● **Instrucciones**:
1) Según el texto sobre la imagen del Che, ¿en qué año y en qué lugar le tomó Alberto Korda la foto?
2) Prolonga el texto sobre la imagen del Che a partir de su última oración.

┌─ Fragmento del texto

El Che
Está en las camisetas de miles de adolescentes en el mundo. En los pins de las mochilas escolares. Como calcomanía en los buses y busetas. En las boinas de guerrilleros casposos y de izquierdistas trasnochados de suburbio. En la publicidad de Renault Megane en Francia. En el sello del vodka Smirnof, la familia zarista. Está en el reloj Swatch de colección. En los marcadores Stabilo. Estampado en las matrioskas rusas. En posters que se venden en el piso de las calles y los festivales. En las paredes de las universidades públicas en América Latina. En tatuajes en pectorales, bíceps y nalgas. En cadenas de colgar al pecho, como si fuera un santo. Hasta en una gran valla heráldica en la Plaza de la Revolución de la Habana. En los millones de millones de fotos reproducidas, de la que una tarde de 1960 Alberto Korda le hiciera en un balcón. En miles de páginas web. En las motos de quienes van por el continente. Y en medio de la iconografía gótica del Heavy Metal. El mito del Che ya no es el del “guerrillero heroico”, es más el de una marca del capitalismo. Hasta en las tangas aparece.

└─
┌─ Datos de origen

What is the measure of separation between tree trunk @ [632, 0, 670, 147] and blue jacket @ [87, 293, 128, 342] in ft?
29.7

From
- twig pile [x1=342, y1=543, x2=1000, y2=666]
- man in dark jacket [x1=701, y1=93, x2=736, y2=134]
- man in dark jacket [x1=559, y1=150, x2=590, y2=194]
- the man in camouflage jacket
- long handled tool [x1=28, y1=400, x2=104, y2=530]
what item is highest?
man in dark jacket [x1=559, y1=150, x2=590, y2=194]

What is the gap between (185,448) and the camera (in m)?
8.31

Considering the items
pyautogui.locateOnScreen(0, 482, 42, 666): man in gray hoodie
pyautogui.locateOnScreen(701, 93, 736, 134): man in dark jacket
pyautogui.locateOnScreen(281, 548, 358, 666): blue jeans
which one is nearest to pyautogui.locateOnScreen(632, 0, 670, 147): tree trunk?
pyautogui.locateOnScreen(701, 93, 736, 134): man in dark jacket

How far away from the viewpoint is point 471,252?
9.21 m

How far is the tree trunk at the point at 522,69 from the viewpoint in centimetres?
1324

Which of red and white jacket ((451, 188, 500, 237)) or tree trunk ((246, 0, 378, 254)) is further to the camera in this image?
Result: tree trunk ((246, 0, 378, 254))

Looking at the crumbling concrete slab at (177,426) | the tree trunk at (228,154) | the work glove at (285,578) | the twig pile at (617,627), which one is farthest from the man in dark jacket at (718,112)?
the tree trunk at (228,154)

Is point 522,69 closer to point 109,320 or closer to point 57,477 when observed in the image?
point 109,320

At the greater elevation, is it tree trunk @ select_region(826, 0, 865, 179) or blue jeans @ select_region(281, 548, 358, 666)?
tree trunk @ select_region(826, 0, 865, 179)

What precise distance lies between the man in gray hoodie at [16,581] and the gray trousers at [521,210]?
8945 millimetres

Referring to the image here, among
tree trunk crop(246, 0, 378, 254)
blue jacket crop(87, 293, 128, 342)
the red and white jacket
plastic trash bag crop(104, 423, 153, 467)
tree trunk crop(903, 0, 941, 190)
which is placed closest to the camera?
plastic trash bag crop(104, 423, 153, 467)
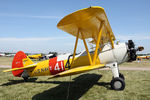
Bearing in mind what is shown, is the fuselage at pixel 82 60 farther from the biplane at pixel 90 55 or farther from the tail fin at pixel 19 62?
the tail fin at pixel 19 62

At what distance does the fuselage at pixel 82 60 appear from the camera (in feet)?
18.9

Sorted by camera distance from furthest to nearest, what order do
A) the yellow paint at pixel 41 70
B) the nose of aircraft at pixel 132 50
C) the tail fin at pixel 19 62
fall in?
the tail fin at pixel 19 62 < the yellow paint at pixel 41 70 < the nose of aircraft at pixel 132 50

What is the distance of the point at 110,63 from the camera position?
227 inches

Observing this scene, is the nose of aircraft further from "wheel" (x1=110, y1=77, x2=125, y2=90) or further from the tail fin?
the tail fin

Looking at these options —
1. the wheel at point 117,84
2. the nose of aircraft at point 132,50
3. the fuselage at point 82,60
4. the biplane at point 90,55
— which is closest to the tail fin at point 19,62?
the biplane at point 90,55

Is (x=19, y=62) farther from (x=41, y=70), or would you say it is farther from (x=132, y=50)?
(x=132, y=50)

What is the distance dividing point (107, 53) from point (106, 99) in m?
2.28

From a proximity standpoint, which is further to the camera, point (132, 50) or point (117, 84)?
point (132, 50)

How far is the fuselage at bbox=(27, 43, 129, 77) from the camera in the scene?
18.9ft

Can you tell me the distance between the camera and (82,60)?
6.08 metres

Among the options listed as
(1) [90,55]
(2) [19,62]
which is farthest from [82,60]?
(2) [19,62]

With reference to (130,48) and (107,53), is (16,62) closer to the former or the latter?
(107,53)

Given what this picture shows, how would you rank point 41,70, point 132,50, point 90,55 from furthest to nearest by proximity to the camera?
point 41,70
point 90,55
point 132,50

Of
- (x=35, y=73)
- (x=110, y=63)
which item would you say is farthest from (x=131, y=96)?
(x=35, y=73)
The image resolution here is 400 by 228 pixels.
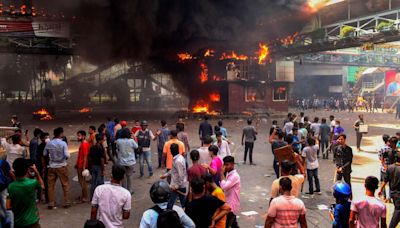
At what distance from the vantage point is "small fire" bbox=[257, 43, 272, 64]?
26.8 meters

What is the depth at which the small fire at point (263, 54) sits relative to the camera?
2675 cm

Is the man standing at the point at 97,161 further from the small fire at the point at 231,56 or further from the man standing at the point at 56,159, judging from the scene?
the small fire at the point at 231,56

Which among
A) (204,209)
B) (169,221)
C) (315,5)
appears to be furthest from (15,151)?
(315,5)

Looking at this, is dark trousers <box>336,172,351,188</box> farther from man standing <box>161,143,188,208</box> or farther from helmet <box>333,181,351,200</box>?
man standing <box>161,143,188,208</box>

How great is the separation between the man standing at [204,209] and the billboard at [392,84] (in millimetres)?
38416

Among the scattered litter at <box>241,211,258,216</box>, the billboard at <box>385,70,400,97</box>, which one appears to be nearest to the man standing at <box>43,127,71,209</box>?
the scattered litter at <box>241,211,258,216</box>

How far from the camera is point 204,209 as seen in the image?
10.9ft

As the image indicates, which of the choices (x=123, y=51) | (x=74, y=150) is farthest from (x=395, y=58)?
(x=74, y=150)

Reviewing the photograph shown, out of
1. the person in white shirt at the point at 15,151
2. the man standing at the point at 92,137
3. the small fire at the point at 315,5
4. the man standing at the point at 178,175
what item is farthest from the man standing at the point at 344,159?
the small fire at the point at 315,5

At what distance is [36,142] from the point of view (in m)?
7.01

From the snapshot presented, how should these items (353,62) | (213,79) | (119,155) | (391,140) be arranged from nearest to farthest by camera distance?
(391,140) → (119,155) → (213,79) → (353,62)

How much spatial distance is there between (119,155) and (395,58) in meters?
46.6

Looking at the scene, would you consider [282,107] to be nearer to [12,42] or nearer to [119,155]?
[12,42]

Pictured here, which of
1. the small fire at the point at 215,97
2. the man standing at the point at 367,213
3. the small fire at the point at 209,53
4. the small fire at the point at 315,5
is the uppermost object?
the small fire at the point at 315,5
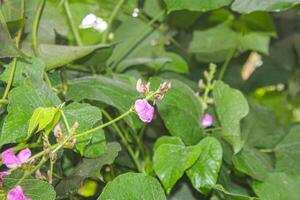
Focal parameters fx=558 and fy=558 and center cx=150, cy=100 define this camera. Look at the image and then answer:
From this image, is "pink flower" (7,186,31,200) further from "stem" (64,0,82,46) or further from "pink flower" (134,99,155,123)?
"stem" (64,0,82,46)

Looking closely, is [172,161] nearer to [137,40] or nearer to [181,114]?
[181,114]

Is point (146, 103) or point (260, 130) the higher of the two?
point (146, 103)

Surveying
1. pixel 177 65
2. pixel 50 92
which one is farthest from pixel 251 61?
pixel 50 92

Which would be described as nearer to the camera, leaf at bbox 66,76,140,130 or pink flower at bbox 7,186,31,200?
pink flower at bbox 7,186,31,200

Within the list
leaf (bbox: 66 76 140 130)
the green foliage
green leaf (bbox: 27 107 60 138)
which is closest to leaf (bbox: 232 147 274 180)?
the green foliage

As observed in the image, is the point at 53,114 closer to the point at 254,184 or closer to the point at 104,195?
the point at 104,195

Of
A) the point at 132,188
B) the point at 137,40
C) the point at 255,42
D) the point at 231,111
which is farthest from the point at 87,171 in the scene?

└─

● **Respuestas numeradas**:
1) En 1960, en un balcón.

2)
El médico asmático al que la historia puso en México para que se encontrara con el Patriarca. El triunfador militar de la Sierra Maestra. El Gerente del Banco Nacional, el que firmaba los billetes. Al que se le ocurrió que la producción no necesitaba estímulos materiales sino morales, y llevó la economía al desastre. El polemista de Betelheim. El que hizo que tras el colapso se precipitara el cortejo ruso de asesores. El que no pudiendo manejar el conflicto interno con Fidel voló al África, a meterse al Congo como Tarzán. Y luego, como el menos marxista de los héroes corrió a América, su América, para irse a internar a Bolivia. Igual que Butch Cassidy. Traicionado por todos los partidos comunistas, sin recursos materiales, sin la respuesta obrera, sin comunicaciones, diezmados, agotados, el Che se encontró en el ahogo definitivo de su asma. Herido fue llevado a una escuela en donde a la una de la tarde del nueve de octubre, el soldado Mario Terán lo remató de dos ráfagas. El día anterior el agente de la CIA, Feliz Rodríguez, había intentado interrogarlo.
Hoy a nadie le daría por ponerse una boina para ir a hacer la revolución en Bolivia. Salvo que hablemos de una feminista, anoréxica y radical holandesa, que sueña con internarse en las montañas, para ir a meterse en una revolución en América Latina. Lo más aleccionador del Che, a todas las posteriores generaciones de libertarios, son sus enseñanzas acerca de lo que no se debe hacer. Sus grandes y honradas equivocaciones, vistas en perspectiva, son un legado, más útil y contundente que sus románticas ideas de los diarios, sus delirios tácticos, sus teorías económicas y hasta de ese vago romanticismo que se cristalizaba en una incierta tristeza que resumían sus ojos.